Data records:
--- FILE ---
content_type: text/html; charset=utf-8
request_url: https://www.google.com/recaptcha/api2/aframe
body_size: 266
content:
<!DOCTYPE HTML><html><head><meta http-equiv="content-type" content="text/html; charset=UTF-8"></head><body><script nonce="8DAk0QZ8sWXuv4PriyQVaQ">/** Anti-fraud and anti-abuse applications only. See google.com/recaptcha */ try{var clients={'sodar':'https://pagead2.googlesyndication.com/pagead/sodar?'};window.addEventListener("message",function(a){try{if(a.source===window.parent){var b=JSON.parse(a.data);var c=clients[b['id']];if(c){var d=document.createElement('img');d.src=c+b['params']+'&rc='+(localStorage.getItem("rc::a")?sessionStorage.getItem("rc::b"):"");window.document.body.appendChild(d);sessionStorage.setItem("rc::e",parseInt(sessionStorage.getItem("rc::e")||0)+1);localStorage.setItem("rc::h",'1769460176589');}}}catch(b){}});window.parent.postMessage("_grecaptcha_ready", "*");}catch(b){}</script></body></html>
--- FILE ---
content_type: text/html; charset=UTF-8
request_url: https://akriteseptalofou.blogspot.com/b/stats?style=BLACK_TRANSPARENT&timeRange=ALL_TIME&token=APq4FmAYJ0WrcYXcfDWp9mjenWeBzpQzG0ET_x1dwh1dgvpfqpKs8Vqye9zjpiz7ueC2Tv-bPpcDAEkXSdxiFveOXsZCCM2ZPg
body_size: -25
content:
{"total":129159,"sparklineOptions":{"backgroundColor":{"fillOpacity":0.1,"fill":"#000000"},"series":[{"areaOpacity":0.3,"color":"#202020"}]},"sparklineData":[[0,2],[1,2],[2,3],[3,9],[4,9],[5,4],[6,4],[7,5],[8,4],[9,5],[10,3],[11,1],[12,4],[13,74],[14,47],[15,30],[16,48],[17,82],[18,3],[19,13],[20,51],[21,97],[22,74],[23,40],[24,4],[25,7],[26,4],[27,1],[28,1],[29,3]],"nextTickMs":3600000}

==

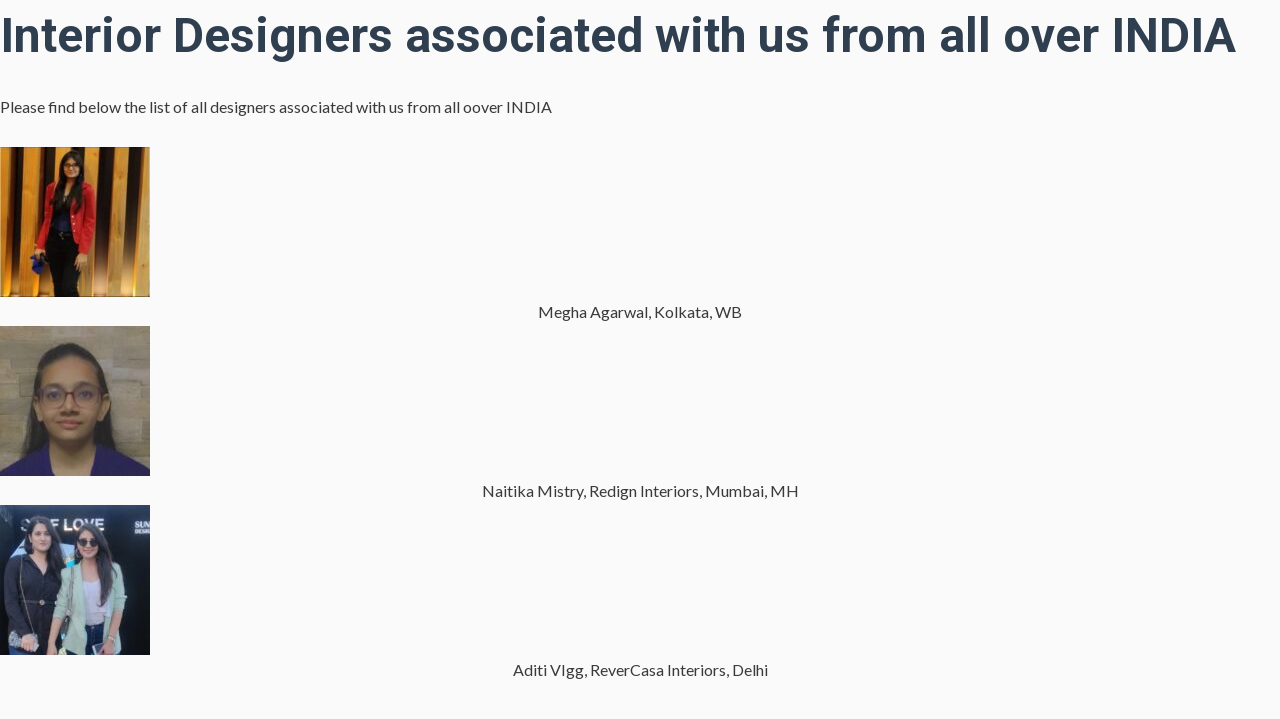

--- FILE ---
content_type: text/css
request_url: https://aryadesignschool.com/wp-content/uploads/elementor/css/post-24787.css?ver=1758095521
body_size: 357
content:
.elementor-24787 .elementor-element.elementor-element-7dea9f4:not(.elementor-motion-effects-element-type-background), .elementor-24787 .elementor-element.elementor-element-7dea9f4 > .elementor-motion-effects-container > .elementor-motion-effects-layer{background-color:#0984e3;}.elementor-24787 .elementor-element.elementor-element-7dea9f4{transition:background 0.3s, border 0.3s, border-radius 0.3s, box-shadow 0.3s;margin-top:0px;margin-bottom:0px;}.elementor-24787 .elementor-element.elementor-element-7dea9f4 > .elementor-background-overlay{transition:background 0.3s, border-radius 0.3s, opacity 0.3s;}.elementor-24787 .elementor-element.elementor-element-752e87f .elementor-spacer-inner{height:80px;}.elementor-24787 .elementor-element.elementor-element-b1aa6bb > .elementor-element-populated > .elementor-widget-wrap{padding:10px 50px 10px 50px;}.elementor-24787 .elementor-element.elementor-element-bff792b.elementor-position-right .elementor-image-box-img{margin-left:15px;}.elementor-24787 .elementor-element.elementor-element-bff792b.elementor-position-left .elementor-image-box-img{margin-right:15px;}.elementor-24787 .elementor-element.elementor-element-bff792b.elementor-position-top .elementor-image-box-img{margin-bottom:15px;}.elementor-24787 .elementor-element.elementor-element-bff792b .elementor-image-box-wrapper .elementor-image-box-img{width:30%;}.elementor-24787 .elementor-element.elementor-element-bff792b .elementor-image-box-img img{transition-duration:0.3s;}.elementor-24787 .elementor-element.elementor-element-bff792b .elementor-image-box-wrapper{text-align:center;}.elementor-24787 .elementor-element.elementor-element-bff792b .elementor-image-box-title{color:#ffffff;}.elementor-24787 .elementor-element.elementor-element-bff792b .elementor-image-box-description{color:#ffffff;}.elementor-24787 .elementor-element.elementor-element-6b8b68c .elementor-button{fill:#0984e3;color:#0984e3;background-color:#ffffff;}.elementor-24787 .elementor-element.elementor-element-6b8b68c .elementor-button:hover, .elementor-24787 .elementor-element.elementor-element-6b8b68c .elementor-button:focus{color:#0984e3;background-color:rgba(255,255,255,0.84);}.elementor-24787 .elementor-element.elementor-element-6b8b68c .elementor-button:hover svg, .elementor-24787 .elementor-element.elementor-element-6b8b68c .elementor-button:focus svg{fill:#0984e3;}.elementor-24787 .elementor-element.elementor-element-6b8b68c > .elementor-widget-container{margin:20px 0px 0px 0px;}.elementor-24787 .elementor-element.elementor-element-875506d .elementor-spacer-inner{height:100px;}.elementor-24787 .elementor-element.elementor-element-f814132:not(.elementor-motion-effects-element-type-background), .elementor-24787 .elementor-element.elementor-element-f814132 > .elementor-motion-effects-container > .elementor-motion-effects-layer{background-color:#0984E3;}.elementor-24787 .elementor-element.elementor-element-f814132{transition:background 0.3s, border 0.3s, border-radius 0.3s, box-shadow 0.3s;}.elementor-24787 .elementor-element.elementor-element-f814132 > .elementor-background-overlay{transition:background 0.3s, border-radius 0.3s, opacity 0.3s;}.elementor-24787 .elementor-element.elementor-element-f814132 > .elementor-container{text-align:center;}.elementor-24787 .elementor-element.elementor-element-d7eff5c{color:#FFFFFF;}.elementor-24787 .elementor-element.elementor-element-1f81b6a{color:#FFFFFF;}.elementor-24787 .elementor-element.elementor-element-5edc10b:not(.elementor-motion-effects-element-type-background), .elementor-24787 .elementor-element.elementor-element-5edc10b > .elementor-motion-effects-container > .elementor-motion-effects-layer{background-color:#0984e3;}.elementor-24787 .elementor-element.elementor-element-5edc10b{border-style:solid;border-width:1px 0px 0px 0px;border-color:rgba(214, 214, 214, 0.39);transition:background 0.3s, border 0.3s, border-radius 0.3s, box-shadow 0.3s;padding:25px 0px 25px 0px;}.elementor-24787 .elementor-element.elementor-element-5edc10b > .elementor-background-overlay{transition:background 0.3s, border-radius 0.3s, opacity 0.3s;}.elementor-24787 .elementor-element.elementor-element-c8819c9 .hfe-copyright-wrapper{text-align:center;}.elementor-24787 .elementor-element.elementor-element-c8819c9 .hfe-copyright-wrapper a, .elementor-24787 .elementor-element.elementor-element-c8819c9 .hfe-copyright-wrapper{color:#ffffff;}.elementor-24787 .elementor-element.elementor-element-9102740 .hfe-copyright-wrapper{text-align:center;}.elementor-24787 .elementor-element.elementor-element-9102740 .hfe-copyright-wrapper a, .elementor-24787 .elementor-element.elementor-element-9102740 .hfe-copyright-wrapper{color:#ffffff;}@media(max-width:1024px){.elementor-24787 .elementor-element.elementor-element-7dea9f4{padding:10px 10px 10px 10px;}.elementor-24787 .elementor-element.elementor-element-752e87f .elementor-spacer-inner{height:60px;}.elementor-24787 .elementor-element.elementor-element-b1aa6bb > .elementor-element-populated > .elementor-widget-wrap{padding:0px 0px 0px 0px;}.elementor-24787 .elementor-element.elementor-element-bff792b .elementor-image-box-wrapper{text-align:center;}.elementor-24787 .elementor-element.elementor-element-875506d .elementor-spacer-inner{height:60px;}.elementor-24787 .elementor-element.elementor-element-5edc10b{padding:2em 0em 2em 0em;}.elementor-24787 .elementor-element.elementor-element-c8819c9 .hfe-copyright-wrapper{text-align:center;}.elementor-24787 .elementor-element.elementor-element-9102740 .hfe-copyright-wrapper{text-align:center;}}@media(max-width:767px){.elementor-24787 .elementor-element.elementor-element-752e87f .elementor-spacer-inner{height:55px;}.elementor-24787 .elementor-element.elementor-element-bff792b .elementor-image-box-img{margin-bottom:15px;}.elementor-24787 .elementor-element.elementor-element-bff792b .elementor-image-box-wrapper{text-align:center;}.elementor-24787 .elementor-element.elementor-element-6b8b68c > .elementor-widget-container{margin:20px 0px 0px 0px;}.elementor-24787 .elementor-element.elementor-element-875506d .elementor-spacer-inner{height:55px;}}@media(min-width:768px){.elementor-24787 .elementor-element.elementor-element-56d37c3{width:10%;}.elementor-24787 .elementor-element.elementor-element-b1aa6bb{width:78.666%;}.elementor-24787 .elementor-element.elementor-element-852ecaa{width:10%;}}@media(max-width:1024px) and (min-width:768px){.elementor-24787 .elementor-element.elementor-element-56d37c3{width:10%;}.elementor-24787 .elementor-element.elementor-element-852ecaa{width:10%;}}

# Try it:
Copy each line of the data that includes the word "google".

# Result:
request_url: https://www.google.com/recaptcha/api2/aframe
<!DOCTYPE HTML><html><head><meta http-equiv="content-type" content="text/html; charset=UTF-8"></head><body><script nonce="8DAk0QZ8sWXuv4PriyQVaQ">/** Anti-fraud and anti-abuse applications only. See google.com/recaptcha */ try{var clients={'sodar':'https://pagead2.googlesyndication.com/pagead/sodar?'};window.addEventListener("message",function(a){try{if(a.source===window.parent){var b=JSON.parse(a.data);var c=clients[b['id']];if(c){var d=document.createElement('img');d.src=c+b['params']+'&rc='+(localStorage.getItem("rc::a")?sessionStorage.getItem("rc::b"):"");window.document.body.appendChild(d);sessionStorage.setItem("rc::e",parseInt(sessionStorage.getItem("rc::e")||0)+1);localStorage.setItem("rc::h",'1769460176589');}}}catch(b){}});window.parent.postMessage("_grecaptcha_ready", "*");}catch(b){}</script></body></html>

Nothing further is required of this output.